How to cite this article: Datta S, Ghosh S, Chaudhuri A, Moulik SG. Bilateral giant cell tumor of tendon sheath of tendoachilles. Med J DY Patil Univ 2014;7:211-4 |
Introduction | | |
Giant cell tumor of tendon sheath (GCTTS) arises from the synovium of tendon sheaths, joints, or bursae, mostly affecting female subjects between 30 and 50 years of age. [1] The lesions consist of proliferation of polyhedral and spindle cell in fibrous stroma, exhibiting a capacity for phagocytosis of hemosidrin and lipid and a proclivity to form multinucleated giant cells. [2],[3] Diffuse-type GCT (Dt-GCT) is characterized by a striking vascularization pattern composed of densely arranged thin-walled, partly slit-like and partly hyalinized small blood vessels within the papillary synovial frond and can cause erosion of bone. [2],[3],[4] The fibrohistiocytic tumor cells probably cause considerable compression or destruction of the small vessels, which might be responsible for an increased blood deposition and massive hemosiderosis. Accompanying multinucleated osteoclast-like giant cells are recruited from circulating blood monocytes. [2],[3],[4]
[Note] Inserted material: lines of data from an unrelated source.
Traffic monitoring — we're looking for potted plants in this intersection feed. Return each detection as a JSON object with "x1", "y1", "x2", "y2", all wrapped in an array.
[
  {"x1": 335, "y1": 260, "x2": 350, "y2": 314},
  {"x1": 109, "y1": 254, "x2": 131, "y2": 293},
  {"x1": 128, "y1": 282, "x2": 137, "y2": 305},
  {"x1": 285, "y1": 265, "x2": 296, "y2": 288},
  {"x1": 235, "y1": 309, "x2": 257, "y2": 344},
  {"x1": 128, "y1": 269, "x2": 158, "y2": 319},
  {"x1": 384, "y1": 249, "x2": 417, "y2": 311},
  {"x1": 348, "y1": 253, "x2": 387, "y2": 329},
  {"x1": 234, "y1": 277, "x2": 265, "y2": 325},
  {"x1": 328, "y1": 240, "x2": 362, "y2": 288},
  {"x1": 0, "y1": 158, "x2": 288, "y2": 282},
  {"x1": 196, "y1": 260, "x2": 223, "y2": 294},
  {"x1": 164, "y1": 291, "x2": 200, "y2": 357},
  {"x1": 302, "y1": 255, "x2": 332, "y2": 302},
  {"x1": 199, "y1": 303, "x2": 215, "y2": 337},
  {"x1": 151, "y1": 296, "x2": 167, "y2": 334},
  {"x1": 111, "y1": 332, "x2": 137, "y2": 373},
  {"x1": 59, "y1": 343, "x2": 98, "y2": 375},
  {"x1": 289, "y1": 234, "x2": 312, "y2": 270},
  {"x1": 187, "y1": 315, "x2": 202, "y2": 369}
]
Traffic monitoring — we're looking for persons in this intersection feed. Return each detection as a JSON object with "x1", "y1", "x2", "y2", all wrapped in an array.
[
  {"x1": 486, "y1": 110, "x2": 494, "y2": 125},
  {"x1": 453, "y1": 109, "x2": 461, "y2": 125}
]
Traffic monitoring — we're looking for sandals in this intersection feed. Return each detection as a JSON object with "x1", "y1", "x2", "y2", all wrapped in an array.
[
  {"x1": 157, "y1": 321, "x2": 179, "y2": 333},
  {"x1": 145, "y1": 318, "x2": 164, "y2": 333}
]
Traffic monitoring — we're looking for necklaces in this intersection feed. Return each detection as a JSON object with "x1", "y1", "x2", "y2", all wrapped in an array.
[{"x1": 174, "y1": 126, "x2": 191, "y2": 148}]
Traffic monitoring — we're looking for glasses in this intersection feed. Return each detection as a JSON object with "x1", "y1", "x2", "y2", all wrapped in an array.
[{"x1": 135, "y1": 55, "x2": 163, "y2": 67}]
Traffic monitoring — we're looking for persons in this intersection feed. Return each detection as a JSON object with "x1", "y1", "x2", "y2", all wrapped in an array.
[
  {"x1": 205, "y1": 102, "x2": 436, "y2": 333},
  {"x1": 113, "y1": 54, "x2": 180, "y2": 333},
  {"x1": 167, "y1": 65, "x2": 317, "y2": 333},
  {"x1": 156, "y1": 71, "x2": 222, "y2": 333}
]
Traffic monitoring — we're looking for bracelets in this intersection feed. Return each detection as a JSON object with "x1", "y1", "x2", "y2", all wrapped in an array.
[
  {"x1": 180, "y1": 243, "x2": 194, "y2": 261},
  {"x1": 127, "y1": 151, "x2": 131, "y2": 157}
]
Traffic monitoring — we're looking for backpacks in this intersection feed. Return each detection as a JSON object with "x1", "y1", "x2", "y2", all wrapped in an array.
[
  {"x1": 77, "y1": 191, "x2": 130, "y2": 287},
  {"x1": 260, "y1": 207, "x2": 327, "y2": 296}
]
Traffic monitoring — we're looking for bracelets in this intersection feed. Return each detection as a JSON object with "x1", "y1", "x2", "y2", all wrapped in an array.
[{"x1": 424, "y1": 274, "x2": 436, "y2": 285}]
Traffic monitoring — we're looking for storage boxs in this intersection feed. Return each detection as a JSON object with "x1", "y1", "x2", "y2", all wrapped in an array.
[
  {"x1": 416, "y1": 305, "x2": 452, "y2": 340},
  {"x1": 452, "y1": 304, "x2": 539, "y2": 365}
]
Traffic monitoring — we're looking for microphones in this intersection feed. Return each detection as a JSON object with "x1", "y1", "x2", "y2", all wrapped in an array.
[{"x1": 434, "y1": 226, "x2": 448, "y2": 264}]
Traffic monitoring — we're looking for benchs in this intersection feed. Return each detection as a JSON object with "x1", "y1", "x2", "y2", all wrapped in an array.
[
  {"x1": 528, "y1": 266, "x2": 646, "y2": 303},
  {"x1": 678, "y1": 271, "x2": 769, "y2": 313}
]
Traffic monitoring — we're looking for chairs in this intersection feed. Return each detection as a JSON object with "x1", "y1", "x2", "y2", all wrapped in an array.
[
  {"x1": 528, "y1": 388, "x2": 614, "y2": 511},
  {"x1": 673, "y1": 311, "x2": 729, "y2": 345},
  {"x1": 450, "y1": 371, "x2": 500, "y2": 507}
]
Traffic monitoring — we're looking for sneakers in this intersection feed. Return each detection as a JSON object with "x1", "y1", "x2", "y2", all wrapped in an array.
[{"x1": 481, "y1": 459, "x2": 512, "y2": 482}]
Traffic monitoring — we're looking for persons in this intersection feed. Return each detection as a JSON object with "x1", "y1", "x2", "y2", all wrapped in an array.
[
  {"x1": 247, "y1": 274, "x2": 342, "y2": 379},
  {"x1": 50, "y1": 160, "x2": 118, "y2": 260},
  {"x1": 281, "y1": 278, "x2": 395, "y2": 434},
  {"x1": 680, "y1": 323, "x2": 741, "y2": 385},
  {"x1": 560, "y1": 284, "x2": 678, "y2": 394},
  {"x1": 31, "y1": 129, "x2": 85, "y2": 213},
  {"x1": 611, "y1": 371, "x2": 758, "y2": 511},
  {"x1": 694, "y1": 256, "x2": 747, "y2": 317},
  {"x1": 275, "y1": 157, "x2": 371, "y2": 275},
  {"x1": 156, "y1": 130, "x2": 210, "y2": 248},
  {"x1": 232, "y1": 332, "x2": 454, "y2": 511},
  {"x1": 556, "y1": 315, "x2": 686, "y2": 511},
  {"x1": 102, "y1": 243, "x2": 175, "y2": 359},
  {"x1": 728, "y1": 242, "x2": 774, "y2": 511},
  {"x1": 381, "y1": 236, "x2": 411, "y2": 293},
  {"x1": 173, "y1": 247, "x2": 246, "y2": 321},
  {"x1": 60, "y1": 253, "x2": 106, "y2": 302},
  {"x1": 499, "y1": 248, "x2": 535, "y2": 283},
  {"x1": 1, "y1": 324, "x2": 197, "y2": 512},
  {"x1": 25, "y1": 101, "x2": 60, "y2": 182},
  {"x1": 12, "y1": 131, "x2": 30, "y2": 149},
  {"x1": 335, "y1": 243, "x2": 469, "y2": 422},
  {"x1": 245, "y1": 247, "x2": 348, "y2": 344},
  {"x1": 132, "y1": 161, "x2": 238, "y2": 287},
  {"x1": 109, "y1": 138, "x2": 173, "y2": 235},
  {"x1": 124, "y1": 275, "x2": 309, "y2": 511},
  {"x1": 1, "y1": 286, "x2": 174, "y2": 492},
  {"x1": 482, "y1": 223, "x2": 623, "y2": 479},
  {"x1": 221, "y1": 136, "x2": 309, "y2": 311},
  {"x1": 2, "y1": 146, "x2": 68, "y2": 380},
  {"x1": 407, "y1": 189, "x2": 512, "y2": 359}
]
Patients typically present with a painless mass in the digits or large joints. The GCTTS can be divided into two groups according to the anatomic location, the first occurring in the digits, and the second in the larger joints. The lesions are usually well-circumscribed and localized, and infrequently erode or infiltrate the nearby bone. In large joints, the symptoms are non-specific and few; thus, the diagnosis is difficult to make. Plain radiographs are usually not helpful in the diagnosis of the disease. Bone erosions or soft tissue swelling is occasionally found in plain radiographs. [5],[6],[7],[8]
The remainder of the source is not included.